I'm amazed at how often patients will pay a bill they shouldn't pay from their medical provider just because they were billed. It happens more often than you think and by people that come from all walks of life, including the highly educated.
So how does this happen? While the process is somewhat easy to define, the attitudes that allow it to happen are not.
I'd like to talk about process first as the big assumption is that doctor's bill their patients erroneously in error to make money. That's just not the case the large majority of the time.
When an insurance company pays a claim, they will send a detail of the payment called an EOB or EOP -- Explanation Of Benefits or Explanation of Payment. Most of the times, there will be several hundred claims included in one EOB. The lists of charges, write offs, payments, and patient responsibility will be in column format. Each insurance company uses their own format and wording so it's difficult to get in a routine for posting payments when they're all different.
Sometimes what happens is that a poster will post the write off as the patient responsibility leaving a balance that is higher than what the true patient responsibility is. Other times it may be a simple transposition of numbers. Either of these can result in an incorrect balance that's billed to the patient in error.
When you're trying to work though hundreds of claims in a day and trying to follow the different formats, keying errors such as these are likely to happen. It's just a fact of a asystem that is set up to handle a massive amounts of information that flows back and forth.
Some offices may have software in place to catch errors such as this, however when the main focus is bringing money in and keeping your head above water, posting errors often fall to the wayside and are put on the back burner. They're just not a high prority when insurance companies have deadlines.

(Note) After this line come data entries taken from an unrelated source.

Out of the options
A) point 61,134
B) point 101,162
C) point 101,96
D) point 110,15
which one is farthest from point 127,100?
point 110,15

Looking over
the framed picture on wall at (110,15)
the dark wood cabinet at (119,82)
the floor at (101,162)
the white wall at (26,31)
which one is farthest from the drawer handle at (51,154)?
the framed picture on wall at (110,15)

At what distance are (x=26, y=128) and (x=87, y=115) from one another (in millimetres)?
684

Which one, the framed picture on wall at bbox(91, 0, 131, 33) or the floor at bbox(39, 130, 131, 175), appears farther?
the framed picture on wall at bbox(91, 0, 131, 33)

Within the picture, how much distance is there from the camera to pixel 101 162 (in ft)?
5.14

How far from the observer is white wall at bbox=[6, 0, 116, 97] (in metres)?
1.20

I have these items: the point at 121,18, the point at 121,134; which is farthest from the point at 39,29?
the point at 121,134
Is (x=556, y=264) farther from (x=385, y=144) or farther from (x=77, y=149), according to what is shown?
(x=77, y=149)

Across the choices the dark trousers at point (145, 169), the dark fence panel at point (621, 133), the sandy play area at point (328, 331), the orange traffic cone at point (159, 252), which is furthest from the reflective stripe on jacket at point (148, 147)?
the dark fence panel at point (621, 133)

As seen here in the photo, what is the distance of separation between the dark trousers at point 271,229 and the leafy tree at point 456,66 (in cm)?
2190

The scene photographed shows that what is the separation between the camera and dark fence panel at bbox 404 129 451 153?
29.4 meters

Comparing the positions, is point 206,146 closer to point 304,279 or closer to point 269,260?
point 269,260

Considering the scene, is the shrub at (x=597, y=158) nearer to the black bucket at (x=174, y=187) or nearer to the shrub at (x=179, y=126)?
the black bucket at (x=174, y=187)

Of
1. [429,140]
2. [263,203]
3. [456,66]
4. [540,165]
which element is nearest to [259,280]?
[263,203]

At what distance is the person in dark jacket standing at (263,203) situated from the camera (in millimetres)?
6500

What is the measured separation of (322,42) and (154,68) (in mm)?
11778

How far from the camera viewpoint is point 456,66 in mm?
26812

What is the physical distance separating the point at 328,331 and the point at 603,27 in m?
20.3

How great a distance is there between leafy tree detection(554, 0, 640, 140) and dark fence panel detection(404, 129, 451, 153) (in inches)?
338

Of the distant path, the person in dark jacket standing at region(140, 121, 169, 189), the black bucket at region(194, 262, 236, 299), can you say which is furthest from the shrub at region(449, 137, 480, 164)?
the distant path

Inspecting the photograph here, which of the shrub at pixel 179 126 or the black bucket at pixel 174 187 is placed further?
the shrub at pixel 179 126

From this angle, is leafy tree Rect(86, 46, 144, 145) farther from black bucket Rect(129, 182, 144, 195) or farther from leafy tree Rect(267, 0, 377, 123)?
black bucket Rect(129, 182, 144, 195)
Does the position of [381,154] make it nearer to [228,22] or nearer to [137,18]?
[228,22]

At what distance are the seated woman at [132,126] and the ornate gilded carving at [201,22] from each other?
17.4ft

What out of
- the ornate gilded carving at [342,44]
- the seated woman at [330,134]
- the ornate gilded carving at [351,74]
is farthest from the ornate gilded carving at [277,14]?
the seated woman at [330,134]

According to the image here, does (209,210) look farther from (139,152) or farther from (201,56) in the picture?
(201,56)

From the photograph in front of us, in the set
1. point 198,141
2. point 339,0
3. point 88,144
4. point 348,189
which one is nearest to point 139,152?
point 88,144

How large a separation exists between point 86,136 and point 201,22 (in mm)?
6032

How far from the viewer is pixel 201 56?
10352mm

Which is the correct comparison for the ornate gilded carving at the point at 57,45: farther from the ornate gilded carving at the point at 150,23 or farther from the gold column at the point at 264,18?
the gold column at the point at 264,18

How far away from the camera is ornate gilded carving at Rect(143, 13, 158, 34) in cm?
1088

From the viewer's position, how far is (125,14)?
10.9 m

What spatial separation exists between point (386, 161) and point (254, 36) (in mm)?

Most of the time, patients will pay without questioning because they just don't want the hassle of having to pull out their insurance paperwork and compare it to the statement. Besides, it's confusing!They figure that the provider's office is on top of what they should be billed. This is just simply not true and the result is that patients often pay for things they shouldn't.
So how do you avoid paying for something that you should be? First of all, no one has more time to look after your pocketbook than you do. Yes, it requires some effort on your behalf but it's your money so invest the time.
Be sure to keep your Insurance EOB's so that you can compare your medical provider's bill to what your EOB is stating you owe. Verify that the charges and the write offs are the same as well as the amount that the insurance company states you owe. The statement from your doctor should mirror your EOB.
If you see any discrepancies, call the doctor's billing office and ask them to review your account. Have your EOB and bill in hand along with a calculator. The call will go much smoother if you have the information to help the billing staff find your account easily. When explaining your reason for calling, be brief but specific about the issue and how you think the error occurred.